Dapat di simpulkan bahwa wajib pajak yang memiliki profitabilitas yang tinggi akan cenderung patuh dalam membayar pajak, karena pendapatan yang dimiliki sudah dapat memenuhi kebutuhan-kebutuhan yang penting, sehingga dapat memenuhi kewajiban perpajakan yang lain. Wajib pajak yang memiliki tingkat profitabilitas yang rendah cenderung kesulitan dalam membayar pajak, hal ini dikarenakan wajib pajak yang mempunyai kondisi keuangan yang sulit akan terasa tertekan dalam membayar pajak karena pendapatan yang dimiliki sangat terbatas dan hanya mampu memnuhi kebutuhan-kebutuhan yang lebih penting dari pada membayar pajak. Hasil penelitian ini sejalan dengan penelitian terdahulu yang dilakukan oleh [14] menyatakan bahwa kondisi keuangan yang tidak berpengaruh ini dikarenakan dari wajib pajak yang setuju akan adanya kondisi arus kas perusahaan yang tidak memuaskan. Sehingga wajib pajak cenderung untuk menghindari pajak dan tidak patuh terhadap peraturan perpajakan.

3. Pengaruh keyakinan subjektif terhadap kepatuhan perpajakan oleh wajib pajak badan (H3)

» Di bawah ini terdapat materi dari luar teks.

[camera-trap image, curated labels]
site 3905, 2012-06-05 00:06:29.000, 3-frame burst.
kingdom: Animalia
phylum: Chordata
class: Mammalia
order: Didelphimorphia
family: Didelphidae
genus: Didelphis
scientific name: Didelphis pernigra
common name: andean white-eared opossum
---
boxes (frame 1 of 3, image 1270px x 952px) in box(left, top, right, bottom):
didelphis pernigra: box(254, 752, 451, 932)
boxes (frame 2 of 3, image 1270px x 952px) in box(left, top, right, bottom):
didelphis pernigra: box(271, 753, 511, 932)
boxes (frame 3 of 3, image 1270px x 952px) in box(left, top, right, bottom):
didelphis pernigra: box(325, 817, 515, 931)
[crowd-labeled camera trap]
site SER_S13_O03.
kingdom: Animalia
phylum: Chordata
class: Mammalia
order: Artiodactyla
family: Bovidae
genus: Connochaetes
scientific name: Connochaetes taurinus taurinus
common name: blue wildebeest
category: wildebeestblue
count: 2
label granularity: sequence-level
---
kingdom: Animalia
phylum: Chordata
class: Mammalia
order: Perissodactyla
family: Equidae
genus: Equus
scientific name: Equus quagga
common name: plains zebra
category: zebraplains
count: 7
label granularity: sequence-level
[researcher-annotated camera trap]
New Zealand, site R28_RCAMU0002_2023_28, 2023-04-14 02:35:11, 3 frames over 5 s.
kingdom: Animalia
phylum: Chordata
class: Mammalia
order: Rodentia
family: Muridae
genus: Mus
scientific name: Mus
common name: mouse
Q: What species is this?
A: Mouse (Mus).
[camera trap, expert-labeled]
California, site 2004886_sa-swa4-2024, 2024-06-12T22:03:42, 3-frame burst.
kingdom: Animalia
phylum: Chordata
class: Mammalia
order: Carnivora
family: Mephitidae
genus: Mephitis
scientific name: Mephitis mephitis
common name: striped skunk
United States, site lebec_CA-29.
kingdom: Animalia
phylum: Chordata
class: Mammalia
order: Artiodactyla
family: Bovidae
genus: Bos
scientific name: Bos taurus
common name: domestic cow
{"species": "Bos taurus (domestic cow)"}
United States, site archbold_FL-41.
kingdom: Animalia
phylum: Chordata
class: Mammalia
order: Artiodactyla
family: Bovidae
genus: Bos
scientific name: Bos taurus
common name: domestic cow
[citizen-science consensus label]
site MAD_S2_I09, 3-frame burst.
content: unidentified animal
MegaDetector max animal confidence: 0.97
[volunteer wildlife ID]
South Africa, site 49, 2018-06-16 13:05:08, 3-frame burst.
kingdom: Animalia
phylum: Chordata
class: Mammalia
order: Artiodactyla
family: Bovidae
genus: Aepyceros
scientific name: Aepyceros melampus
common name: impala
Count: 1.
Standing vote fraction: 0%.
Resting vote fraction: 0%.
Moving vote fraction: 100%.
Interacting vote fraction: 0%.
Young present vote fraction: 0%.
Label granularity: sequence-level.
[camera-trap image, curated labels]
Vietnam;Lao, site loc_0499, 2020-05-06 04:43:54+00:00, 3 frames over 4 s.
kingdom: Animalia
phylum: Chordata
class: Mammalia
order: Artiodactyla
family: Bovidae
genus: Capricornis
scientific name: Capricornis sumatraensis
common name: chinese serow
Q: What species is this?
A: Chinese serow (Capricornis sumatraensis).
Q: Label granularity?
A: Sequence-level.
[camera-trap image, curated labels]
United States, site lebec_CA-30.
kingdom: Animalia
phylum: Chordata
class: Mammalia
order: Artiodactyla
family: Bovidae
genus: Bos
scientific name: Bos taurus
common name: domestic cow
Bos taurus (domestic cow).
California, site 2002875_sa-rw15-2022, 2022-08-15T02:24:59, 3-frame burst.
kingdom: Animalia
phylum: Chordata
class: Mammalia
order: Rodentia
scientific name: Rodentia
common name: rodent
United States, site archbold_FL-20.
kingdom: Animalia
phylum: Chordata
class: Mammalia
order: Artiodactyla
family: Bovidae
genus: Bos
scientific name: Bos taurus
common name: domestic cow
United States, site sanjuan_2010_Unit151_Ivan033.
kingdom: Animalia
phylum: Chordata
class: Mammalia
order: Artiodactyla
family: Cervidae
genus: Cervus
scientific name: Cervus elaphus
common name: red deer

Hasil uji coba statistik untuk hipotesis ketiga membuktikan bahwasanya keyakinan subjektif tidak berpengaruh secara signifikan terhadap kepatuhan perpajakan oleh wajib pajak badan. Hal tersebut telah ditera pada tabel 4.11 yang memperlihatkan bahwasanya nilai perhitungan untuk variabel ketiga sejumlah 0,651 atau lebih kecil dari 1,96 , nilai tersebut untuk perhitungan T- Tabel. Selanjutnya untuk taraf signifikan sejumlah 0,516 atau lebih tinggi dari 0,05 serta nilai koefisien sejumlah 0,034. Makan dengan ini, dapat ditarik kesimpulan untuk H3 di tolak, artinya keyakinan subjektif terhadap kepatuhan perpajakan oleh wajib pajak badan tidak berpengaruh secara signifikan. Dapat disimpulkan bahwa semakin wajib pajak memiliki keyakinan subjektif yang rendah dari lingkungan maka semakin rendah pula kepatuhan dalam perpajakannya. Hal ini menunjukkan bahwa pengaruh yang tidak signifikan menjelaskan bahwasanya kepatuhan seseorang tidaklah semata-mata dipengaruhi oleh keyakinan subjektif dari orang-orang disekelilingnya.

4. Pengaruh niat berperilaku patuh terhadap kepatuhan perpajakan oleh wajib pajak badan (H7)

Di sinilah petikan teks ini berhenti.